O conceito de minoria aqui é no sentido sociológico, segundo o qual a minoria quantitativa é representada por um grupo que está alijado da plena participação nas esferas sociopolíticas e econômicas da sociedade dominadas pelo grupo majoritário. Os indígenas representam uma parcela pequena da população que lutam pela sobrevivência e o direito a terra.

O multiculturalismo, em que o Estado reconhece, protege e que tem como meta transformar todos os direitos como individuais está fadado ao desaparecimento, não há como sobreviver partindo desse pressuposto. Na história da construção de Estado contemporâneo e do direito sempre esteve pautado pelo individualismo jurídico “criou-se a ficção de que cada um deles era pessoa, chamada de jurídica ou moral, individual” (SOUZA FILHO, 2003, p. 73). Essa era a direção também em relação aos diferentes povos, criou-se a ficção que cada povo indígena seria uma individualidade com direitos protegidos, transformando os direitos coletivos dos povos em direitos individuais.

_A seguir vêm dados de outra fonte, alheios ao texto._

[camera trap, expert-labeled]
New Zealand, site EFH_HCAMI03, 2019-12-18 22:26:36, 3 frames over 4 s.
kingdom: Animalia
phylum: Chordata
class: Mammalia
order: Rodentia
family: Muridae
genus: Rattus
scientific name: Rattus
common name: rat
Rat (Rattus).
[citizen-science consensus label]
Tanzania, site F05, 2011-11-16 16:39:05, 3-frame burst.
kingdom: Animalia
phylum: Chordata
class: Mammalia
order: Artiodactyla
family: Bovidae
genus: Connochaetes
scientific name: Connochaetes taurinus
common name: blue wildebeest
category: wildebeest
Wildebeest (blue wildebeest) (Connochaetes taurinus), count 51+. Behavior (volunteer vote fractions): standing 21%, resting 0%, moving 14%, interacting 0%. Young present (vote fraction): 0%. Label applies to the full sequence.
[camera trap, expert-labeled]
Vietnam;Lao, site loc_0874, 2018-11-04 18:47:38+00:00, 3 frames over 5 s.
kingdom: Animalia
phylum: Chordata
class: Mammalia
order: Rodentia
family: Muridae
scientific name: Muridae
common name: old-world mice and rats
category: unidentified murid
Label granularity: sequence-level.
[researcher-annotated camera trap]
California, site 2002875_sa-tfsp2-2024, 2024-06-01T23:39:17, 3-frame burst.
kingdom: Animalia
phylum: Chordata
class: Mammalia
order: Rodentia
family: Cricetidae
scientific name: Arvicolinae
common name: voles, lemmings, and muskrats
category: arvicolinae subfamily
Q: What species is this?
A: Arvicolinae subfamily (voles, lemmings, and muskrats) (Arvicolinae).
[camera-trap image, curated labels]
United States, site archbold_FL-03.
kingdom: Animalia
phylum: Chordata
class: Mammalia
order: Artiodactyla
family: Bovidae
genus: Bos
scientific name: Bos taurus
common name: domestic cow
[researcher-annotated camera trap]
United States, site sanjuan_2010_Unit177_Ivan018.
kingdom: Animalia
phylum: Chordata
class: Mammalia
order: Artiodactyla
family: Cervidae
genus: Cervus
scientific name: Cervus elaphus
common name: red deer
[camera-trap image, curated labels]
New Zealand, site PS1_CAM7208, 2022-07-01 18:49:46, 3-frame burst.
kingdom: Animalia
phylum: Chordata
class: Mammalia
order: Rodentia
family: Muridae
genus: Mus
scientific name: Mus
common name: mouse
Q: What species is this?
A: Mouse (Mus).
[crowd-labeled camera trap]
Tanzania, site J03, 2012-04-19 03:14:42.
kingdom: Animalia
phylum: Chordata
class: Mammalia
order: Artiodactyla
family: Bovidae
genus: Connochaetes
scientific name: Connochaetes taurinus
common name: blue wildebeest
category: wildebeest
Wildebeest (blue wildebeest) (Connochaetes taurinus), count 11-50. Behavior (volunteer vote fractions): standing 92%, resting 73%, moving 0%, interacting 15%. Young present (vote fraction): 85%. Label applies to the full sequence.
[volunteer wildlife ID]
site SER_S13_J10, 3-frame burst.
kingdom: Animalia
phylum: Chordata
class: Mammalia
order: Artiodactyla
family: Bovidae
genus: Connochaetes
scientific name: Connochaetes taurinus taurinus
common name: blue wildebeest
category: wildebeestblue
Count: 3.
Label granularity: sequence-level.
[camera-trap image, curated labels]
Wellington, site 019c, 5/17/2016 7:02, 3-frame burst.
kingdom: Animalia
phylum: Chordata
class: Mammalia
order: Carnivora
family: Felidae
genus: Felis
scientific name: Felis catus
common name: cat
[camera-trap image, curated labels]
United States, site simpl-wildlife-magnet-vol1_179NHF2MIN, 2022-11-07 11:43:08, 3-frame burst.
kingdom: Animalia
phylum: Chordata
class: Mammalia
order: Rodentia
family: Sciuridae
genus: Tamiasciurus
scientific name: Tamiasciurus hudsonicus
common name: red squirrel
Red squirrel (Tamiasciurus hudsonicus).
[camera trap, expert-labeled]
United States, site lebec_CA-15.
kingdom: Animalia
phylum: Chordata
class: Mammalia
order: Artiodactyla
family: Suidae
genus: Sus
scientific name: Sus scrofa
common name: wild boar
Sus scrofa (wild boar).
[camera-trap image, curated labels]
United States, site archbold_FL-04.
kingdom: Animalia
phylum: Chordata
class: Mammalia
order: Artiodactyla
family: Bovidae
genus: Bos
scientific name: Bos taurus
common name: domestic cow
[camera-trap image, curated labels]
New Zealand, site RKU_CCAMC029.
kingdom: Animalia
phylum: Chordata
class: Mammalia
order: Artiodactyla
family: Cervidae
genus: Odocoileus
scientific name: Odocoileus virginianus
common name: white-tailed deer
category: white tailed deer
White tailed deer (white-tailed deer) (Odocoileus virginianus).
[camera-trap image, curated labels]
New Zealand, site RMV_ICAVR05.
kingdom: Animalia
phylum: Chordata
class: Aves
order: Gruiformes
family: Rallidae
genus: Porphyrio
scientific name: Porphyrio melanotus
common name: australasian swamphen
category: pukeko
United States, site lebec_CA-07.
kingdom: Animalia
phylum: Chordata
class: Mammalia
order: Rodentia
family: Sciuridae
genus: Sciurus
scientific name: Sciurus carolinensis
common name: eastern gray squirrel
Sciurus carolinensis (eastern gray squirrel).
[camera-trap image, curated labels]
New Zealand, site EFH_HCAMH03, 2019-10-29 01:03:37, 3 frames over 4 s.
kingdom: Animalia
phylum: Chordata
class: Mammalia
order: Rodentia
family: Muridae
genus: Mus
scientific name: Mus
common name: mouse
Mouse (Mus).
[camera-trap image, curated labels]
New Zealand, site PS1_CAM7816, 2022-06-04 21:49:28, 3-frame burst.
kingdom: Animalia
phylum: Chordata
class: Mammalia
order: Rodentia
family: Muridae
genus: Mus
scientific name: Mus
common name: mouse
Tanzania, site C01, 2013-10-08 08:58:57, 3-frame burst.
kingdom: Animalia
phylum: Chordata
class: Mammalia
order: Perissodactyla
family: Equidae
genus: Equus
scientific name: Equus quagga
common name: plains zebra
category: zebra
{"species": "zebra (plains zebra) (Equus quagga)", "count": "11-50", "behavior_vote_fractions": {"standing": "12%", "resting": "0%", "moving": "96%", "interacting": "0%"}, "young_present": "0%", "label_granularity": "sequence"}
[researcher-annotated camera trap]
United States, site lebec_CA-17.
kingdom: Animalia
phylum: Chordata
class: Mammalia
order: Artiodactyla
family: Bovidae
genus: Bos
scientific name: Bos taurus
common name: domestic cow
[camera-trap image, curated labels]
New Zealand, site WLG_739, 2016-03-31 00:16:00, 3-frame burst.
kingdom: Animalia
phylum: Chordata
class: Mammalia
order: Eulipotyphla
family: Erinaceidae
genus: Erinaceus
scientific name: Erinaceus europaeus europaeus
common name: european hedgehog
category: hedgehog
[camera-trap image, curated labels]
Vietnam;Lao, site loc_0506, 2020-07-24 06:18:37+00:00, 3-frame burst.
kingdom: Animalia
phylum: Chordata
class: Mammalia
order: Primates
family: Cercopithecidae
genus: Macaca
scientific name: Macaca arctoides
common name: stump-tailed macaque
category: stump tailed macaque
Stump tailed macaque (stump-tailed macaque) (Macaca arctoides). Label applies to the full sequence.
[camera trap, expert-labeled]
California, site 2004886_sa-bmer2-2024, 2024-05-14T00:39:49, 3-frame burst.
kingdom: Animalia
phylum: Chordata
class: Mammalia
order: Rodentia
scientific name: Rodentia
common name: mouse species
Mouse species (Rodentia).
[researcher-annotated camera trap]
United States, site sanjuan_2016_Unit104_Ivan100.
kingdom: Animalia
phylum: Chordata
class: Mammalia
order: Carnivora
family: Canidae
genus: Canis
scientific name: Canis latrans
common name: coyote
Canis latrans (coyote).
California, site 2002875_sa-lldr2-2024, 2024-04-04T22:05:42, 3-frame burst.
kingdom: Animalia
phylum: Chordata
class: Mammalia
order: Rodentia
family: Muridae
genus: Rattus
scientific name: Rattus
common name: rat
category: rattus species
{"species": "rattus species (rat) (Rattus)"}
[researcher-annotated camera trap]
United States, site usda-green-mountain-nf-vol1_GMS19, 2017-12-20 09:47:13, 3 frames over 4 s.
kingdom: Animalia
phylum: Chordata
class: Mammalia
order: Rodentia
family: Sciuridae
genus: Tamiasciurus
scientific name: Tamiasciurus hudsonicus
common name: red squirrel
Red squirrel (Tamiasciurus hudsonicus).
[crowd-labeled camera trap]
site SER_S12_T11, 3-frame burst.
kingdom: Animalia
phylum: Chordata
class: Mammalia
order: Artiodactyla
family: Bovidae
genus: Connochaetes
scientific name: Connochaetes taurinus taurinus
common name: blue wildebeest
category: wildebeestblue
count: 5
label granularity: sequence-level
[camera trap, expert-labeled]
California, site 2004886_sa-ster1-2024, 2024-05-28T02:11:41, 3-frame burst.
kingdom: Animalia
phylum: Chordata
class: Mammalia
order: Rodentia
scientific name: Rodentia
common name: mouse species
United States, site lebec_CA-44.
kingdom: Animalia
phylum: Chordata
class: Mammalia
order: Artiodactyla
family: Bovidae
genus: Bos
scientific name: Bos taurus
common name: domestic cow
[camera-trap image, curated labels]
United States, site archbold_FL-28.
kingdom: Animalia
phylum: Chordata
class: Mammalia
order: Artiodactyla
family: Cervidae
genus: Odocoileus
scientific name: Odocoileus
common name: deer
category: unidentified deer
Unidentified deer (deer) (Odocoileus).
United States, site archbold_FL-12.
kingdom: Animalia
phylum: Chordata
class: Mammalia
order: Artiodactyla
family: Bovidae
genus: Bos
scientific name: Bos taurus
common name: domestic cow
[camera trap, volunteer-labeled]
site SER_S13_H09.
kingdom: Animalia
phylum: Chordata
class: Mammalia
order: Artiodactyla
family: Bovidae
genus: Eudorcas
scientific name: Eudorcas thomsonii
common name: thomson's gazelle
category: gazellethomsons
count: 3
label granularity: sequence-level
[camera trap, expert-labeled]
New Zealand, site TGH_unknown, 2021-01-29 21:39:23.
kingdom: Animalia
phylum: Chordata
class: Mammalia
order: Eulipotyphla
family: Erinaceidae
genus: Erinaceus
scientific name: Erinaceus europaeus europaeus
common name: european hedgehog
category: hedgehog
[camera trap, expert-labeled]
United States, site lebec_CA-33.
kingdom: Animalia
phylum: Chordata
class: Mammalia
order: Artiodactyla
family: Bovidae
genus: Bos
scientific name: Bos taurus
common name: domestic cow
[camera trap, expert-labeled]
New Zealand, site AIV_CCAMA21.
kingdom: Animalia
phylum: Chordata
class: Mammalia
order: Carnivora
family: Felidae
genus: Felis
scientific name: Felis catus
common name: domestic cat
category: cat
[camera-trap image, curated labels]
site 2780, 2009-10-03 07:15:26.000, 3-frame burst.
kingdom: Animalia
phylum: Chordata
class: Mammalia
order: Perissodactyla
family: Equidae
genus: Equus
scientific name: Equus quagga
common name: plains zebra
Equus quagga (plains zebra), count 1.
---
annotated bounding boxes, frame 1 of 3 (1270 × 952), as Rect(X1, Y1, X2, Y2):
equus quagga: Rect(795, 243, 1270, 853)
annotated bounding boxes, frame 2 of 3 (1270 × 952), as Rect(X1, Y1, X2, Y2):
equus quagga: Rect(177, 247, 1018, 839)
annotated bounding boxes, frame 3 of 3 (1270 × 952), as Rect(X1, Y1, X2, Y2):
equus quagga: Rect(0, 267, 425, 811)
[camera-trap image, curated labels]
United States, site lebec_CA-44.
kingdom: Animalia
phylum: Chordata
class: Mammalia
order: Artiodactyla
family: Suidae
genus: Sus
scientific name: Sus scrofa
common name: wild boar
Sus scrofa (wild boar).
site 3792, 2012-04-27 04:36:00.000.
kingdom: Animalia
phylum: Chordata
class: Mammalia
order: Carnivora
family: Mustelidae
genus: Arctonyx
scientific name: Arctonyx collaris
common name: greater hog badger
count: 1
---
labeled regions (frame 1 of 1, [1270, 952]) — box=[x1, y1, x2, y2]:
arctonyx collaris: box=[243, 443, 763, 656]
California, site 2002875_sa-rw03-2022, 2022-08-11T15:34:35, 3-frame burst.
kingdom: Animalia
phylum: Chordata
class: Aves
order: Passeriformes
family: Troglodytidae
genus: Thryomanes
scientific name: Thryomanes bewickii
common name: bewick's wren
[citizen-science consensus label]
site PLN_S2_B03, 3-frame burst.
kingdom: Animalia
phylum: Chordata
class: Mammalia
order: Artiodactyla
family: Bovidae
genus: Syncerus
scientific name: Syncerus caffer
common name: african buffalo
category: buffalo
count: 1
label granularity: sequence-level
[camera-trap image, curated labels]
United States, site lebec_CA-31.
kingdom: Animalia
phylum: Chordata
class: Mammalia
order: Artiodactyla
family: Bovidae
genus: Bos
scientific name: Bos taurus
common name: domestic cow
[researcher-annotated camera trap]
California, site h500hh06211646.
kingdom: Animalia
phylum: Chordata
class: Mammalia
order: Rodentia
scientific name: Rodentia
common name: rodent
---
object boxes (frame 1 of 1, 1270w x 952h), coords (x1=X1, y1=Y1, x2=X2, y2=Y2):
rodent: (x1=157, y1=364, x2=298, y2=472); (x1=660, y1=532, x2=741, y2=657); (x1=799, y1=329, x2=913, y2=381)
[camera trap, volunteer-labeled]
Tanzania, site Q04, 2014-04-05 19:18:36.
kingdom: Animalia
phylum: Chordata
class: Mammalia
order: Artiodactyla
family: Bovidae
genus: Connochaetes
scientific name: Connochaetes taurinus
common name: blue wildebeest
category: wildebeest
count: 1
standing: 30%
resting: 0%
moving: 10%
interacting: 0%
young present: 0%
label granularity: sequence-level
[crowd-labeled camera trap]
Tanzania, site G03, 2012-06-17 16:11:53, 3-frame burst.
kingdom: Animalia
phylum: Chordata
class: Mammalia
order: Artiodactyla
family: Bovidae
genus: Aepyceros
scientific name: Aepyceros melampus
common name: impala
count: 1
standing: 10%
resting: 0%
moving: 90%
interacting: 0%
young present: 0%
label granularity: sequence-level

Percebe-se que a concepção sempre foi de um direito individualista, contratual, modelo que não serve, não é adequado aos povos indígenas da América Latina. Os Estados dos países latino- americanos sempre direcionaram o direito na direção de separação do indígena de seu povo, assimilando-o à ‘sociedade nacional’ de uma maneira tão eloquente que ele deixaria de ser povo diferenciado. Dessa forma, “para o sistema a assimilação se daria por meio do trabalho, mas nunca pode entender que a ideia de trabalho gerador de propriedade não tem relação com as culturas indígenas” (SOUZA FILHO, 2003, p. 74).

Devido ao fato dos povos indígenas, por meio de incessantes lutas, buscarem o reconhecimento como ente coletivo, o sistema acabou incluindo tais direitos. Ao admitir os direitos coletivos dos povos indígenas, abre-se um novo caminho que permite se considerarem multiculturais e pluriétnicos e introduzirem-se em outros segmentos sociais.